▸ **SUPPLIED TEXT**
-------------------------
The official French response to repeated terrorist attacks in recent years continues to focus myopically on symbolic measures, embodied in a broadening sartorial crackdown on devout Muslim women. But France doesn’t need fewer burkinis; it needs more jobs and better domestic intelligence.

PARIS – France has become accustomed to terrorist outrages in the name of Islam, be it the murderous attack on the satirical magazine Charlie Hebdo and a kosher supermarket in January 2015 or this summer’s mass slaughter by a “jihadi” driving a truck through the Bastille Day festivities along Nice’s Promenade des Anglais. The question for France – and for Project Syndicate commentators – is what explains these assaults and what can end them.

Inevitably, the question has led to fierce debate among France’s “public intellectuals.” For one of the best known, Bernard-Henri Lévy, what is at stake is “the danger of an ideological victory for Salafism, the doctrine underlying jihadism, which views Europe (and, within Europe, France) as prime ground for proselytization.” In this respect, BHL, as he is widely known, echoes the view of French Prime Minister Manuel Valls. But he goes on to castigate successive governments for refusing “to recognize that militant Islamic fundamentalism was actually Islamo-fascism, the third global variant of totalitarianism that diehard critics had been decrying for a quarter-century.”

Sciences Po’s Dominique Moisi makes the same comparison: today’s jihadist threat, he argues, targets “Western civilization itself,” just as fascism and communism did during the twentieth century. But he also highlights what may be at the root of France’s peculiar vulnerability: “The scars of colonialism are fresher in France than anywhere else in Europe; the country has Europe’s largest Muslim minority.”
-------------------------
▸ **EXERCISE TASK**
Copy the part of the text on France and terrorism starting at "The official French" and ending at "can end them.", changing "jobs" to "schools". Work from the text alone.

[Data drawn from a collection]
-------------------------
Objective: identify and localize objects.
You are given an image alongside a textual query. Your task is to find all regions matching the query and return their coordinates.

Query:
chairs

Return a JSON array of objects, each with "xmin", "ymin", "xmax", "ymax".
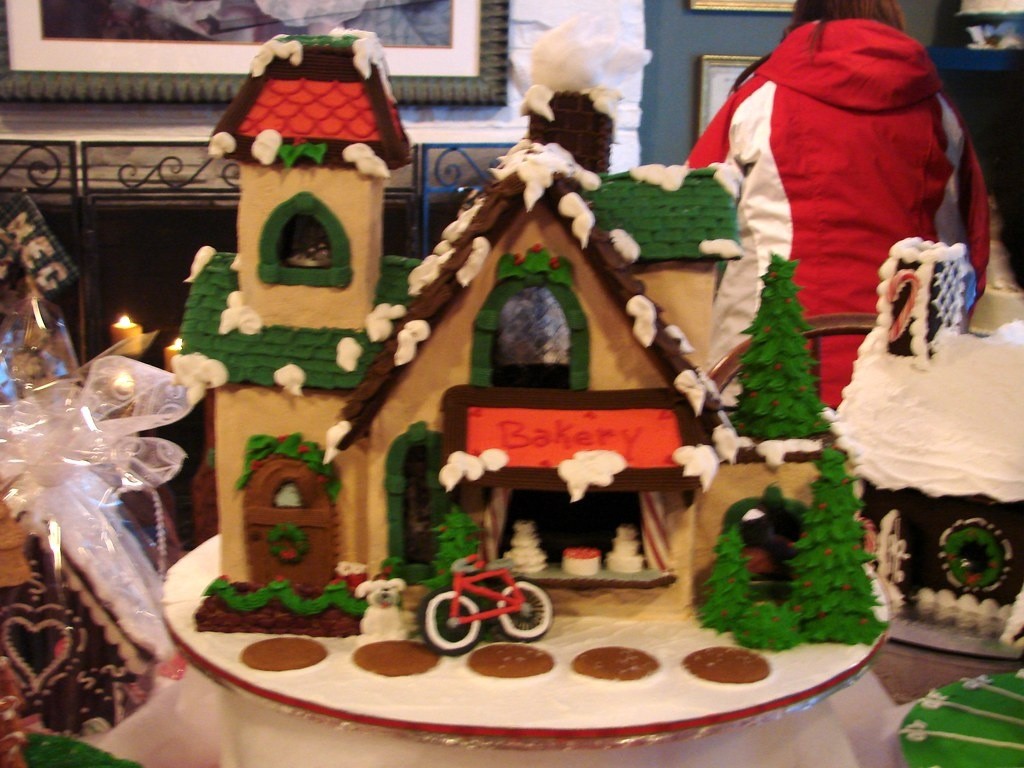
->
[{"xmin": 705, "ymin": 312, "xmax": 877, "ymax": 401}]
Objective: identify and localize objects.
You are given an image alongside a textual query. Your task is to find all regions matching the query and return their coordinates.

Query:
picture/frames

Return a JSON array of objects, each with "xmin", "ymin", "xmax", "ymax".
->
[
  {"xmin": 690, "ymin": 0, "xmax": 798, "ymax": 13},
  {"xmin": 694, "ymin": 56, "xmax": 761, "ymax": 143},
  {"xmin": 0, "ymin": 0, "xmax": 511, "ymax": 107}
]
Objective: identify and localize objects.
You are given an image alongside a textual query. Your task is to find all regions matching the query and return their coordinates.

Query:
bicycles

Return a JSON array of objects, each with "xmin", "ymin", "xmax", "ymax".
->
[{"xmin": 418, "ymin": 555, "xmax": 553, "ymax": 659}]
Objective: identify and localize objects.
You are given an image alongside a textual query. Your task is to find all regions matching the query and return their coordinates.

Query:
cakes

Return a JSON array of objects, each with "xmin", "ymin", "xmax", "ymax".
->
[{"xmin": 175, "ymin": 16, "xmax": 1024, "ymax": 662}]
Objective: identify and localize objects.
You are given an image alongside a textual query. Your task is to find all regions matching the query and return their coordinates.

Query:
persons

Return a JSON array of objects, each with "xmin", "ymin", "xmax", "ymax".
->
[{"xmin": 683, "ymin": 0, "xmax": 991, "ymax": 409}]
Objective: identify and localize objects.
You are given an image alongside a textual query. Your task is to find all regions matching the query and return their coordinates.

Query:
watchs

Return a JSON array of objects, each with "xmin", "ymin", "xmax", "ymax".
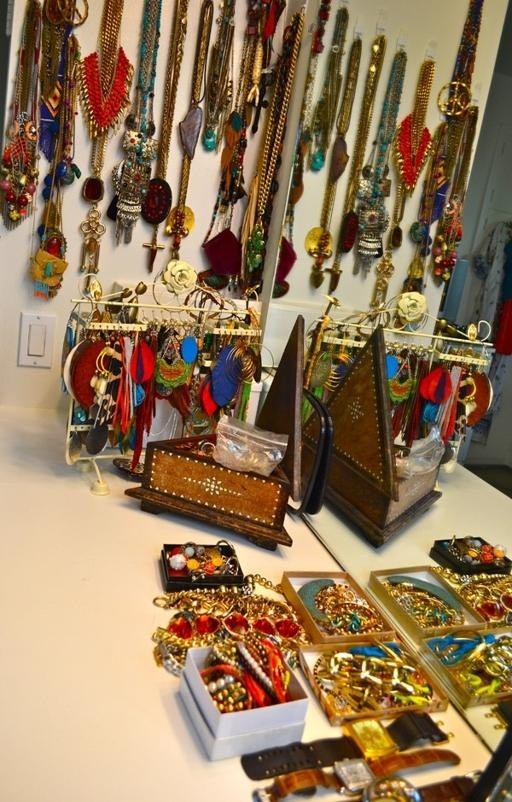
-------------------------
▸ **TASK RESULT**
The official French response to repeated terrorist attacks in recent years continues to focus myopically on symbolic measures, embodied in a broadening sartorial crackdown on devout Muslim women. But France doesn’t need fewer burkinis; it needs more schools and better domestic intelligence.

PARIS – France has become accustomed to terrorist outrages in the name of Islam, be it the murderous attack on the satirical magazine Charlie Hebdo and a kosher supermarket in January 2015 or this summer’s mass slaughter by a “jihadi” driving a truck through the Bastille Day festivities along Nice’s Promenade des Anglais. The question for France – and for Project Syndicate commentators – is what explains these assaults and what can end them.